**Selected excerpt**:
--------------------------------------------------
WHEN I TOOK OVER responsibility for my developmentally disabled uncle’s finances, following my father’s death in 2001, I inherited the stock broker that my dad was using. The broker was associated with a well-known financial company. I’d never used a broker before. Any investments I personally owned were held in my employer’s 401(k) plan.

The first time I met the broker, whose name was Jim, I took notice of the large and finely appointed office he had. I figured that, since his title was senior vice president, this was to be expected. He was pleasant enough, although occasionally hard to follow when he started throwing financial jargon around.

Jim and his staff were helpful to me, especially since I was new to the game. They took care of retitling the accounts based on the appropriate legal documents. I found that one of the trusts benefiting my uncle included a physical stock certificate for some bank shares. They converted the certificate into electronic shares and deposited them into the appropriate account without much effort required on my part.
--------------------------------------------------
**Data shown**:
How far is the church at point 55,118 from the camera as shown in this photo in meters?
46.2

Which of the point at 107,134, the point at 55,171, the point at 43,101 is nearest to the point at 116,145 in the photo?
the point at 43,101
--------------------------------------------------
**Instructions**:
1. Reproduce word for word the stretch of the uncle's-finances passage from "The first time" through "on my part.".
2. In the uncle's-finances passage, what title did the broker Jim hold?

**Answers given**:
1.
The first time I met the broker, whose name was Jim, I took notice of the large and finely appointed office he had. I figured that, since his title was senior vice president, this was to be expected. He was pleasant enough, although occasionally hard to follow when he started throwing financial jargon around.

Jim and his staff were helpful to me, especially since I was new to the game. They took care of retitling the accounts based on the appropriate legal documents. I found that one of the trusts benefiting my uncle included a physical stock certificate for some bank shares. They converted the certificate into electronic shares and deposited them into the appropriate account without much effort required on my part.

2. Senior vice president.